La commedia all’italiana parla del mondo così come è e lo massacra a forza di risate (amare). Tutti i nostri vizi vengono messi letteralmente alla berlina. La commedia all’italiana che apprezziamo, l’abbiamo detto più volte, è quella di Monicelli, De Sica padre, ecc., ma anche quella dei Vanzina, De Sica figlio, ecc. mette alla berlina i nostri vizi, visto che la volgarità è uno di essi, ma noi radical chic siamo infastiditi dalla volgarità e non li apprezziamo come, forse, meriterebbero.
La commedia francese, al contrario, parla del mondo come dovrebbe essere e ci fa rammaricare che non sia così. Sempre riso amaro è. Non sfugge alla regola questa commedia, ché commedia è, anche se finisce con un funerale; d’altronde anche uno degli Amici miei finisce con un funerale,
altre commedie iniziano proprio con un funerale, tipo Funeral party, o comunque parlano anche di un funerale, tipo Quattro matrimoni e un funerale, ovviamente commedie inglesi, che hanno una predilezione per l’humor nero.
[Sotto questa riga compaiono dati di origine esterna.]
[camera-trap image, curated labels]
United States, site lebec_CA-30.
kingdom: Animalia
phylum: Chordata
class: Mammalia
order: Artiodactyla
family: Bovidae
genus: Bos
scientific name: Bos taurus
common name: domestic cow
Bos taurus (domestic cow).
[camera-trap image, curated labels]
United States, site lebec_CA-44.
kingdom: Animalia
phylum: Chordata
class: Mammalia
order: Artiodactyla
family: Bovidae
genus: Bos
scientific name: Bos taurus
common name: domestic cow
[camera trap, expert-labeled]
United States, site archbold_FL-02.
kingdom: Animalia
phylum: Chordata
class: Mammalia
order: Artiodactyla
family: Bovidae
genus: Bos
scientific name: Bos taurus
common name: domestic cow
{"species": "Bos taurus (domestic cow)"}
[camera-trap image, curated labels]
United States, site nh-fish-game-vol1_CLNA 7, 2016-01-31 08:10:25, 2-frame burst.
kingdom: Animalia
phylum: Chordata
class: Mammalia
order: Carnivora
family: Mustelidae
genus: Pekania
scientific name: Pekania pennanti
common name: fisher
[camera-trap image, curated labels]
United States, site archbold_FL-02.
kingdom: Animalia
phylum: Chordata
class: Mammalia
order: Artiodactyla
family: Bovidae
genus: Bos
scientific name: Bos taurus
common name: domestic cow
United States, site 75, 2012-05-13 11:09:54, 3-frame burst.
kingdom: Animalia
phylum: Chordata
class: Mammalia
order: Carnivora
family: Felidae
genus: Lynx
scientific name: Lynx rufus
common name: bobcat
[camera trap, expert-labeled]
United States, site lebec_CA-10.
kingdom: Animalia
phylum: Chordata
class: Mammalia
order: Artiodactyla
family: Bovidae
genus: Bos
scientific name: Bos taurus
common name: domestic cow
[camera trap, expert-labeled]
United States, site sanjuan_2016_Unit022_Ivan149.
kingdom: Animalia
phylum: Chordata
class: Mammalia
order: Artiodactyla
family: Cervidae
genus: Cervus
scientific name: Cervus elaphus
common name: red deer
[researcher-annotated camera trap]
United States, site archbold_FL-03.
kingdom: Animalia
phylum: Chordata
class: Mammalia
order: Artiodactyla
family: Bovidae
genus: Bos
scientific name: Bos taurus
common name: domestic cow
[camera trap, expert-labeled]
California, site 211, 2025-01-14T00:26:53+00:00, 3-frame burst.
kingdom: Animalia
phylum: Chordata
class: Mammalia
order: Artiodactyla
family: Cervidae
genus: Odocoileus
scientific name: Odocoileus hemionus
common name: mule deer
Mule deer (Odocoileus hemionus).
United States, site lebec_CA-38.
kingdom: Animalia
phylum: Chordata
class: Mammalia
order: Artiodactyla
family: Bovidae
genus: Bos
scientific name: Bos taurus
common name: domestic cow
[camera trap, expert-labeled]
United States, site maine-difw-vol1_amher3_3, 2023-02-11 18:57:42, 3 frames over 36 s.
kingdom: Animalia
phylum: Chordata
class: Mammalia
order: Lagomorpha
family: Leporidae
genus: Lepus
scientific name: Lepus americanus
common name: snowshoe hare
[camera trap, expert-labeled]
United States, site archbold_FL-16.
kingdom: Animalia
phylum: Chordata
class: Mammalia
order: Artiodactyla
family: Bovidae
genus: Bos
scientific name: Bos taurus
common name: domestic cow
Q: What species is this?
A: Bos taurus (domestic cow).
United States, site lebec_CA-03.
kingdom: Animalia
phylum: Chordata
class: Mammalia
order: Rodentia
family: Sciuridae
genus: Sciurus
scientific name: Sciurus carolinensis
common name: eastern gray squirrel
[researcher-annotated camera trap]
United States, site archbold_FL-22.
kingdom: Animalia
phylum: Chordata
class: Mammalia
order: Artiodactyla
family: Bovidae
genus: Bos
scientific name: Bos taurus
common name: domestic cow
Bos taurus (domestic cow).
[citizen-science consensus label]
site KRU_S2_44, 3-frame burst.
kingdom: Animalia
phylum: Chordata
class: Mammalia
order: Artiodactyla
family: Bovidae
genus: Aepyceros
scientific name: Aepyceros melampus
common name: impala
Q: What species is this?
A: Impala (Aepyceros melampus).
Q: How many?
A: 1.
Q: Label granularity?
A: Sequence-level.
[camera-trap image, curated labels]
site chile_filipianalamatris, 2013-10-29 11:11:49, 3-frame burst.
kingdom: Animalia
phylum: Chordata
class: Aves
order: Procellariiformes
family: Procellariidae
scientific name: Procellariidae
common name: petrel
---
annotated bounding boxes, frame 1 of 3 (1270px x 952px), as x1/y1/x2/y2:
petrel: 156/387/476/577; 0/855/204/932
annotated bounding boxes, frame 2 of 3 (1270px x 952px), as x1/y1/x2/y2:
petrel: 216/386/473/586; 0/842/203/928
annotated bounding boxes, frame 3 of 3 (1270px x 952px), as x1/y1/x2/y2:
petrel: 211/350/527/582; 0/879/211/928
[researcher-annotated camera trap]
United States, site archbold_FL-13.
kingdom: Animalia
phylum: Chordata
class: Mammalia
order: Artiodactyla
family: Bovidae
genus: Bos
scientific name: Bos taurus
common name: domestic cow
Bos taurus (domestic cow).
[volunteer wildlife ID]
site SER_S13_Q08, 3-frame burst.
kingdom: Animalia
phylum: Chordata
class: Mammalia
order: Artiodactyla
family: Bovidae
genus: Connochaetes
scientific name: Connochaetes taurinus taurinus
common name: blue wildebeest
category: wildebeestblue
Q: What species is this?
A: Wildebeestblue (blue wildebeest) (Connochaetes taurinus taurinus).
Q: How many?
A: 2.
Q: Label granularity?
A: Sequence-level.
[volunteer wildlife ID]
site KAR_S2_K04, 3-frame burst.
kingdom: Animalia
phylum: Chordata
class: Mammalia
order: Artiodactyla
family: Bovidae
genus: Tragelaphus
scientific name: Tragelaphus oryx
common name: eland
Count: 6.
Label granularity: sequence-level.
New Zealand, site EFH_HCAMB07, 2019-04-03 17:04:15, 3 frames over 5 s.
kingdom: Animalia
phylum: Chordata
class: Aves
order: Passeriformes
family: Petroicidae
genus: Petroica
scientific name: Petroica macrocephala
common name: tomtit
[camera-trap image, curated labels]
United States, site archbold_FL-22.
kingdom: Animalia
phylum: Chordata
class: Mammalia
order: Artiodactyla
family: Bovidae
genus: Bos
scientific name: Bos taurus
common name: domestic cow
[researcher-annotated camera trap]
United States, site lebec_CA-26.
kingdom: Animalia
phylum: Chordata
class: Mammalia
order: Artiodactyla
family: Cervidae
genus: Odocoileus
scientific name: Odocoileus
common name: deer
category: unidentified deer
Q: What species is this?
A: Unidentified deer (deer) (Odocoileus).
Gamberetti per tutti lo avevamo già segnalato più di un anno fa e ora che lo abbiamo visto non possiamo che confermare tutte le belle aspettative delle quali lo avevamo investito. Ripetiamo brevemente la storia, fra l’altro vera: il nuotatore, vice campione del mondo, Matthias Le Goff rilascia alcune dichiarazioni omofobe; fosse stato il CONI probabilmente lo avrebbe premiato, paese che vai usanza che trovi, la federazione francese, invece, lo sospende e gli affibbia una punizione esemplare: allenare una squadra di pallanuotisti gay per partecipare ai Gay Games che si terranno in Croazia. Prevedibilmente, Matthias supererà i suoi pregiudizi, instaurando un rapporto paritario, come è normale che sia, coi suoi giocatori.
Qui il trailer di Gamberetti per tutti:
Film godibilissimo, con qualche cliché ma, visto l’argomento, forse non era possibile evitarlo. D’altronde la critica sociale non può che partire dall’abbattimento dei cliché, per dimostrare che solo di cliché si tratta, la realtà è molto più complessa e sfumata. E forse è un po’ questo che il film non rende a pieno, ma è possibile che insistendo di più su questo aspetto il film avrebbe perso in leggerezza, tanto non è che ci voglia l’immaginazione di un consumatore di LSD per immaginare quali e quanti inconvenienti comporti vivere serenamente la propria sessualità se non è quella omologata.
I registi Maxime Govare e Cédric Le Gallo, che qui vediamo in un’intervista con la tuta della squadra dei Crevettes pailletées, anche perché è la squadra nella quale Le Gallo gioca da sette anni, sebbene non più giovanissimi, hanno all’attivo pochi film; questo è il primo che dirigono insieme. Sono stati bravi a usare uno schema collaudato (se ci si pensa è lo stesso di Giù al nord, acclamatissimo film di Dany Boon, tanto per rimanere in area francese) riuscendo però a rimanere originali e liberi.
Direi che un anno fa siamo stati buoni profeti. Quattro stelle meritate.